Print every one of the records below word for word, with nothing changed.

□ □ □ □ □ □ □

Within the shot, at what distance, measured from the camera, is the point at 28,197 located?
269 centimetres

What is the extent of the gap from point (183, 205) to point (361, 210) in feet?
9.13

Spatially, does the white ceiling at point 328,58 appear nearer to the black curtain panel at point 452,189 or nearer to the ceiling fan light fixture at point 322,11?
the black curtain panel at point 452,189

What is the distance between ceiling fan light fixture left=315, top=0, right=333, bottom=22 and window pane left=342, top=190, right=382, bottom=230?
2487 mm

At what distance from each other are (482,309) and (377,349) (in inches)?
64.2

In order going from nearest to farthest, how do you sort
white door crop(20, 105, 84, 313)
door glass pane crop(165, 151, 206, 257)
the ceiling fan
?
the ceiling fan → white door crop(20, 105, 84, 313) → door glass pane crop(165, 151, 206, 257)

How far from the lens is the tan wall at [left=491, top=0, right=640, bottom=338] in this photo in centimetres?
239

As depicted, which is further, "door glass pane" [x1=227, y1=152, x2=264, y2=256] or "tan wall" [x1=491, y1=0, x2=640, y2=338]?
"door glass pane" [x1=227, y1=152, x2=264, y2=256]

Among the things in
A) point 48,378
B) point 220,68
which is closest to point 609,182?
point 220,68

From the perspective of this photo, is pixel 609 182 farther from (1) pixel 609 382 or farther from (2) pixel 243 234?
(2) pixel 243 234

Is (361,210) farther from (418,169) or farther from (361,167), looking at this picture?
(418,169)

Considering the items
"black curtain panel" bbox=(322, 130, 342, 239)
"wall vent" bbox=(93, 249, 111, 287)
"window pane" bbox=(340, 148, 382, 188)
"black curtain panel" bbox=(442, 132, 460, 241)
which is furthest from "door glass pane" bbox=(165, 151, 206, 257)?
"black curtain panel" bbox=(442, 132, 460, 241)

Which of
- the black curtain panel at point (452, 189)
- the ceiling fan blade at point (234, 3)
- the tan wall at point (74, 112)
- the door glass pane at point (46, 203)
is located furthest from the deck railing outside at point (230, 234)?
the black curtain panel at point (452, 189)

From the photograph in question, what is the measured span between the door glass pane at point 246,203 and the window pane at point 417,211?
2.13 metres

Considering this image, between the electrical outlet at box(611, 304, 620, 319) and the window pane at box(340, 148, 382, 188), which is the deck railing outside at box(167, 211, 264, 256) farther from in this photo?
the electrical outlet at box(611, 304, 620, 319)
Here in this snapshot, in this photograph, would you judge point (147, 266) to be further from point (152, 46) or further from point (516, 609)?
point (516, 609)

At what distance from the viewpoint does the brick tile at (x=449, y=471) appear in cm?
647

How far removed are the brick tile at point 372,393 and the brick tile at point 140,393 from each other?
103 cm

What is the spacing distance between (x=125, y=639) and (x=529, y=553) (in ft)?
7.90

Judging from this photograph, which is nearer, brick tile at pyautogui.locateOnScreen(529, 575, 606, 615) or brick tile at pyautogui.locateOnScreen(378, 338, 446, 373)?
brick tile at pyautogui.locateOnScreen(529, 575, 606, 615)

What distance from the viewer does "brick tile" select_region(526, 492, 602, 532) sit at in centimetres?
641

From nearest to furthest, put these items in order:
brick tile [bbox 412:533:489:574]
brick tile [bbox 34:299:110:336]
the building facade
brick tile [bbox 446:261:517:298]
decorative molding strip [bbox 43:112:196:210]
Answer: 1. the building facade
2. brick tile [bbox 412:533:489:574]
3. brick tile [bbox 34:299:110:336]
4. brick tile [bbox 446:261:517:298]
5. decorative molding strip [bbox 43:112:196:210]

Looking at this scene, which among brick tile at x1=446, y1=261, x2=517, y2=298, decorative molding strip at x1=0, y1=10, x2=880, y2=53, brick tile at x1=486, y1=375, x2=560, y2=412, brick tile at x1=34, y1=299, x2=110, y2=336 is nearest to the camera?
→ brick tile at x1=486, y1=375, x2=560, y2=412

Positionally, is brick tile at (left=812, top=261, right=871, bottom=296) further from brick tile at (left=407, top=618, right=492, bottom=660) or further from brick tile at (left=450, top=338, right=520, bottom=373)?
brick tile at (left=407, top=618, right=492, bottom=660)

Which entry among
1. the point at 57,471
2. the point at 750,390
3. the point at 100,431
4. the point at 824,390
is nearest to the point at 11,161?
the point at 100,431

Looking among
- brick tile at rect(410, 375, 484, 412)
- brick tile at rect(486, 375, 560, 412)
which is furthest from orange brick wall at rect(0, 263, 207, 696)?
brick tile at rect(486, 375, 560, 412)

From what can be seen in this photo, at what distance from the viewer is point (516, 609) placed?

□ □ □ □ □ □ □

**Solution to this task**
Within the shot, at what distance, measured from the camera, is the point at 28,197 located?
269 centimetres

What is the extent of the gap from point (183, 205) to point (361, 210) in feet?
9.13

Spatially, does the white ceiling at point 328,58 appear nearer to the black curtain panel at point 452,189 or nearer to the ceiling fan light fixture at point 322,11?
the black curtain panel at point 452,189

What is the distance between ceiling fan light fixture left=315, top=0, right=333, bottom=22 and window pane left=342, top=190, right=382, bottom=230?
2487 mm

At what distance from each other are (482,309) and (377,349) (in inches)?
64.2

In order going from nearest to farthest, how do you sort
white door crop(20, 105, 84, 313)
door glass pane crop(165, 151, 206, 257)
the ceiling fan
?
the ceiling fan → white door crop(20, 105, 84, 313) → door glass pane crop(165, 151, 206, 257)

How far from the lens is the tan wall at [left=491, top=0, right=640, bottom=338] in this photo in centimetres?
239

As depicted, which is further, "door glass pane" [x1=227, y1=152, x2=264, y2=256] or "tan wall" [x1=491, y1=0, x2=640, y2=338]?
"door glass pane" [x1=227, y1=152, x2=264, y2=256]

Among the things in
A) point 48,378
B) point 220,68
which is closest to point 609,182?
point 220,68

From the perspective of this photo, is pixel 609 182 farther from (1) pixel 609 382 or farther from (2) pixel 243 234?
(2) pixel 243 234

Is (361,210) farther from (418,169) or farther from (361,167), looking at this picture?
(418,169)

Considering the items
"black curtain panel" bbox=(322, 130, 342, 239)
"wall vent" bbox=(93, 249, 111, 287)
"window pane" bbox=(340, 148, 382, 188)
"black curtain panel" bbox=(442, 132, 460, 241)
which is furthest from "door glass pane" bbox=(165, 151, 206, 257)?
"black curtain panel" bbox=(442, 132, 460, 241)

Which of
- the black curtain panel at point (452, 189)
- the ceiling fan blade at point (234, 3)
- the tan wall at point (74, 112)
- the door glass pane at point (46, 203)
is located furthest from the deck railing outside at point (230, 234)?
the black curtain panel at point (452, 189)

From the photograph in question, what is the measured span between the door glass pane at point 246,203 and the window pane at point 417,211?
2.13 metres

Considering this image, between the electrical outlet at box(611, 304, 620, 319) and the window pane at box(340, 148, 382, 188), which is the deck railing outside at box(167, 211, 264, 256) farther from in this photo?
the electrical outlet at box(611, 304, 620, 319)
Here in this snapshot, in this photograph, would you judge point (147, 266) to be further from point (152, 46) or further from point (516, 609)?
point (516, 609)

At what distance from the viewpoint does the brick tile at (x=449, y=471) appear in cm?
647

How far removed are the brick tile at point 372,393 and the brick tile at point 140,393 from each other?
103 cm

What is the spacing distance between (x=125, y=639) and (x=529, y=553) (in ft)?
7.90

Judging from this photograph, which is nearer, brick tile at pyautogui.locateOnScreen(529, 575, 606, 615) or brick tile at pyautogui.locateOnScreen(378, 338, 446, 373)?
brick tile at pyautogui.locateOnScreen(529, 575, 606, 615)

What distance from the viewer does "brick tile" select_region(526, 492, 602, 532) sit at in centimetres?
641

From nearest to furthest, put these items in order:
brick tile [bbox 412:533:489:574]
brick tile [bbox 34:299:110:336]
the building facade
brick tile [bbox 446:261:517:298]
decorative molding strip [bbox 43:112:196:210]
Answer: 1. the building facade
2. brick tile [bbox 412:533:489:574]
3. brick tile [bbox 34:299:110:336]
4. brick tile [bbox 446:261:517:298]
5. decorative molding strip [bbox 43:112:196:210]

Looking at this scene, which among brick tile at x1=446, y1=261, x2=517, y2=298, decorative molding strip at x1=0, y1=10, x2=880, y2=53, brick tile at x1=486, y1=375, x2=560, y2=412, brick tile at x1=34, y1=299, x2=110, y2=336 is nearest to the camera?
→ brick tile at x1=486, y1=375, x2=560, y2=412

Positionally, is brick tile at (left=812, top=261, right=871, bottom=296) further from brick tile at (left=407, top=618, right=492, bottom=660) or further from brick tile at (left=450, top=338, right=520, bottom=373)?
brick tile at (left=407, top=618, right=492, bottom=660)

Which entry among
1. the point at 57,471
2. the point at 750,390
3. the point at 100,431
4. the point at 824,390
is nearest to the point at 11,161?
the point at 100,431

Looking among
- brick tile at rect(410, 375, 484, 412)
- brick tile at rect(486, 375, 560, 412)
which is furthest from orange brick wall at rect(0, 263, 207, 696)?
brick tile at rect(486, 375, 560, 412)

From what can be seen in this photo, at what distance from the viewer is point (516, 609) placed?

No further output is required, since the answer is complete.